# Задание:
Замените в тексте о ведийских представлениях о душе «животворным началом» на «жизненным началом» и перепишите фрагмент от слов «В поздневедийскую эпоху» до слов «человеке животворным началом.» включительно.

# Текст для чтения:
___

Ведийский индиец приписывал всем предметам внешнего мира «человеческие черты» — способность говорить, испытывать боль, страдание, радость. Этими качествами наделялись даже горы, реки, камни и т. д. Позднее отношение к ним как к одушевленным предметам сохранялось лишь в качестве пережитка древнейших анимистических представлений.
В поздневедийскую эпоху получила закрепление идея, по которой каждое живое существо состоит из двух частей — видимой (тело) и невидимой (душа). Именно душа способна чувствовать, думать, желать, она и является в человеке животворным началом.
Еще в «Ригведе» содержатся (правда, не всегда ясные) намеки на то, что добродетельные люди достигают бессмертия и обитают на небесах (I.125.5–6; 154.5; VIII.58.7). Более определенны рассказы о потустороннем мире предков, куда уходят усопшие (IX.113.7–11, 14; X.15.16), а также о темном мире бездны для нечестивых (IV.5.5; IX.673.8; X.152.4). Об усладах райской жизни говорится в «Атхарваведе» (IV.34). В мире небес нет деления на угнетателей и угнетенных: «Там слабый не платит налога сильному» (III.29.3). Указания на посмертное пребывание благочестивых в мире предков (питрилока) и мире богов (дэвалока) встречаются в упанишадах[689]. Об аде (нарака) иногда упоминается в «Атхарваведе» и брахманах.

___

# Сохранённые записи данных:
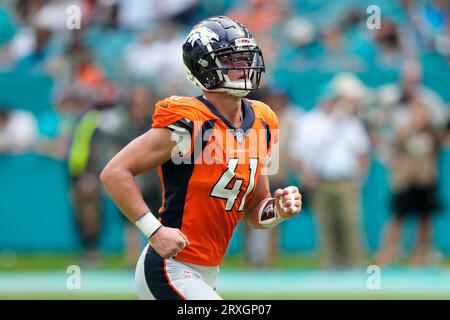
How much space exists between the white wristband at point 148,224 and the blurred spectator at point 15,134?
26.1 ft

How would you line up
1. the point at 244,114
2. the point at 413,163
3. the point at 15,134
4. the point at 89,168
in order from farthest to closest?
the point at 15,134, the point at 89,168, the point at 413,163, the point at 244,114

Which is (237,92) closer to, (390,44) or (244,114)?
(244,114)

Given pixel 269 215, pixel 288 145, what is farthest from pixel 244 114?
pixel 288 145

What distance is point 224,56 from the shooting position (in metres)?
4.92

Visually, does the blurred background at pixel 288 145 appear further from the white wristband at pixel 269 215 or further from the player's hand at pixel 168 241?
the player's hand at pixel 168 241

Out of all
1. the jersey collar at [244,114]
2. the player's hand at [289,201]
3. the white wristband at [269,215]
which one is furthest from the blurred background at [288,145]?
the player's hand at [289,201]

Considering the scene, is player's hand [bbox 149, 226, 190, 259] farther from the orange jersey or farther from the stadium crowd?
the stadium crowd

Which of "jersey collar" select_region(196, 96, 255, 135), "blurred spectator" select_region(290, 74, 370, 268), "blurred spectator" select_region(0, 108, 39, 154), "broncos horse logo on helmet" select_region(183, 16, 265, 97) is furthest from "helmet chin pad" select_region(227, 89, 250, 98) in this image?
"blurred spectator" select_region(0, 108, 39, 154)

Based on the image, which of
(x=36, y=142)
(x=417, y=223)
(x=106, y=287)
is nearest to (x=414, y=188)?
(x=417, y=223)

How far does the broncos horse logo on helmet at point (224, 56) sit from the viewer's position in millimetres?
4922

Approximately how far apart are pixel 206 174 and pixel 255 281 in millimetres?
5599

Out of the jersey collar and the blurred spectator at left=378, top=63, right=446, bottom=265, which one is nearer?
the jersey collar

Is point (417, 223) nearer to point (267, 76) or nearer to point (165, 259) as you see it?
point (267, 76)

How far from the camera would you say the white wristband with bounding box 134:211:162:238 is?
475cm
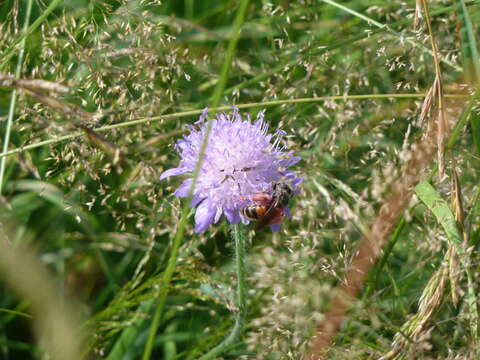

___

# Выполненное задание:
В поздневедийскую эпоху получила закрепление идея, по которой каждое живое существо состоит из двух частей — видимой (тело) и невидимой (душа). Именно душа способна чувствовать, думать, желать, она и является в человеке жизненным началом.